* SPDR Gold Trust holdings up 1.4 percent on Monday
* Gold rally has lost its momentum- StanChart
(Recasts first paragraph, updates prices)
By Vijaykumar Vedala
BENGALURU, June 28 (Reuters) - Gold fell on Tuesday as
investors booked profits, two days after the yellow metal
rallied to its highest since March 2014 thanks to safe-haven
demand in the wake of Britain's decision to exit the European
Union.
Gold soared as much as 8 percent to $1,358.20 on Friday, the
highest since March 2014, and had ended up 4.8 percent, its
biggest one-day gain since January 2009 as the British vote
drove investors toward safer assets.
Investors, however, scooped up beaten down assets on Tuesday
as sterling and Asian emerging market currencies regained some
footing and crude oil bounced, bringing down the demand for
gold.

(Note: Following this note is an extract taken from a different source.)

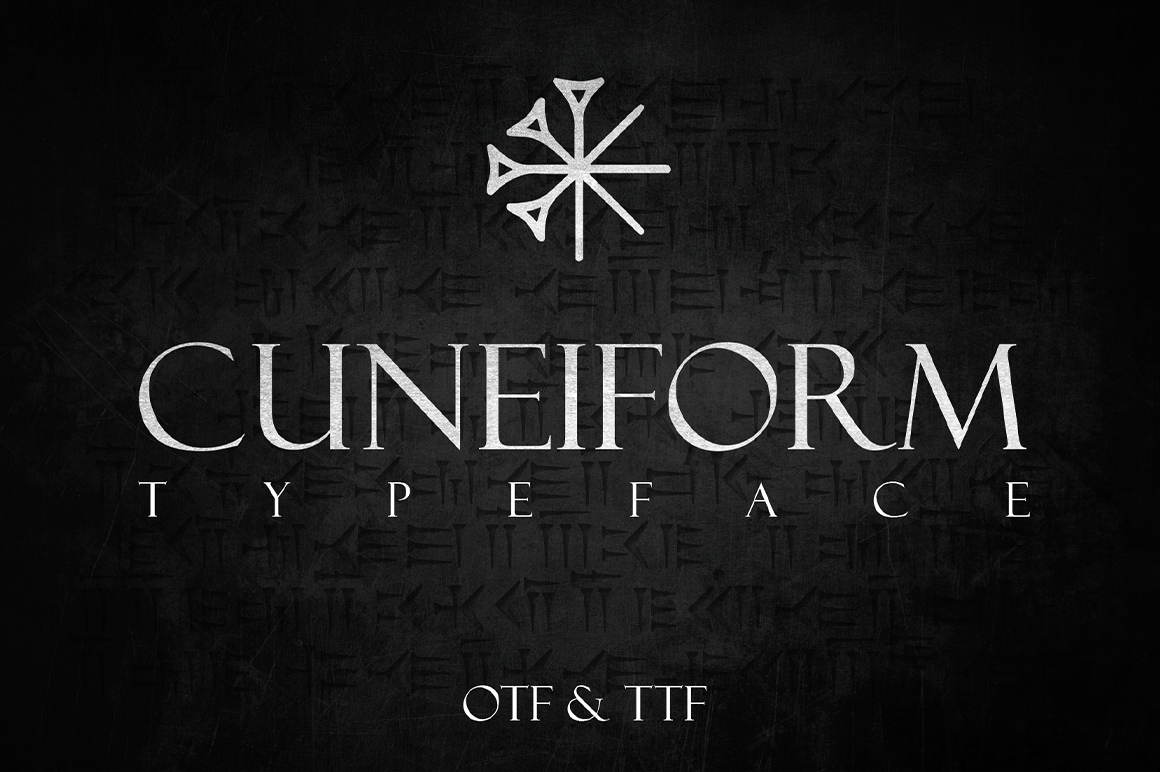 CUNEIFORM: An Ancient Typeface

The safe haven asset is often perceived as a hedge against
economic and financial risk. MKTS/GLOB USD/
Spot gold XAU= was down 0.7 percent to $1,315.16 an ounce
by 0719 GMT. It rose 0.7 percent on Monday.
U.S. gold GCcv1 slipped 0.5 percent at $1,318.50.

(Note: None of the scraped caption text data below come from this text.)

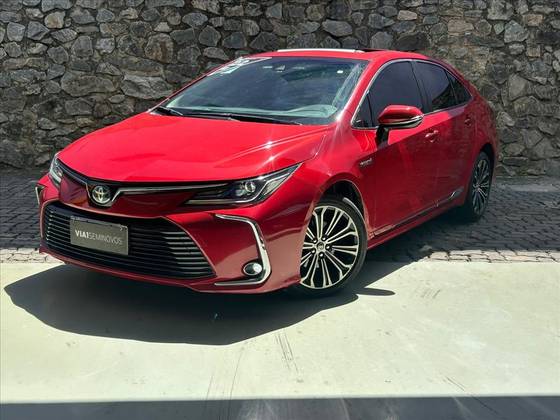 TOYOTA COROLLA 1.8 VVT-I HYBRID FLEX ALTIS PREMIUM CVT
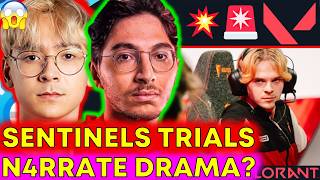 Sentinels Trial Scrims LEAKED, N4RRATE Drama Exposed? 😭🚨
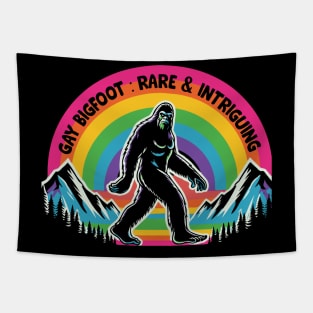 Gay Bigfoot // Rare & Intriguing Tapestry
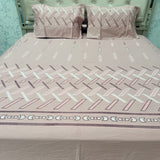 SUMMER QUEEN SIZE PURE COTTON BEDSHEET SET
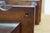 Antique German Junghans Vienna Mahogany Converted Battery Power Clock 31" For Sale - Image 9 of 18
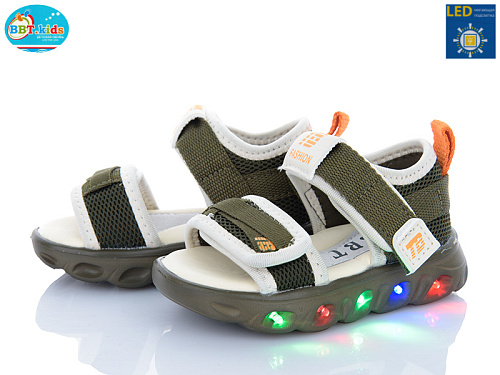 Босоножки Bbt L606-1-5 LED в магазине Фонтан Обуви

"So far it has mainly been Chinese selling. They have been
good sellers the whole way up, especially when we passed $1,300.

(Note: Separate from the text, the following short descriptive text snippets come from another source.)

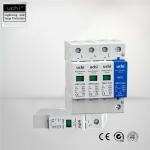 Rated IP20 MOV Surge Protection , 4 Pole Spd Electrical Systems for sale
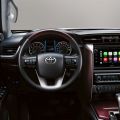 2019 Toyota Fortuner (finally) gets Apple CarPlay, Android Auto image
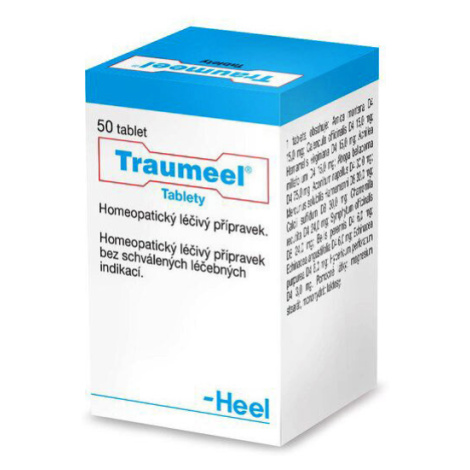 Traumeel 50 neobalených tablet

We continue to see decent selling from them," said MKS Group
trader Alex Thorndike.
"It seems like the market is pausing here a bit now
considering the moves we have seen since Friday. But in a couple
of weeks I think we could see prices in the $1,375-$1,400
range."
British bank Standard Chartered (LON:STAN), however, said the gold
rally has lost its momentum and it would be difficult for the
metal to float above $1,300 an ounce.
"Once the immediate short-run rush to safety subsides and
assuming effective policy responses to allay capital market
concerns, we think gold will struggle to stay above $1,300/oz
during Q3, and will push back down towards USD 1,250/oz," the
bank said in a note.
Holdings in SPDR Gold Trust GLD , the world's largest
gold-backed exchange-traded fund, rose 1.40 percent to 947.38
tonnes on Monday, the highest since July 2013. GOL/ETF
Among other precious metals, spot silver XAG= was down 0.5
pct to $17.64 per ounce.
Silver may break a resistance zone of $18.12 to $18.84 per
ounce and rise into a range of $21.09 to $22.07 over the next
three months, as indicated by a few Fibonacci retracement
analyses, Reuters technical analyst Wang Tao said.
Platinum XPT= rose 0.2 pct to $975.75 an ounce and
palladium XPD= was up 0.6 pct at $558.40.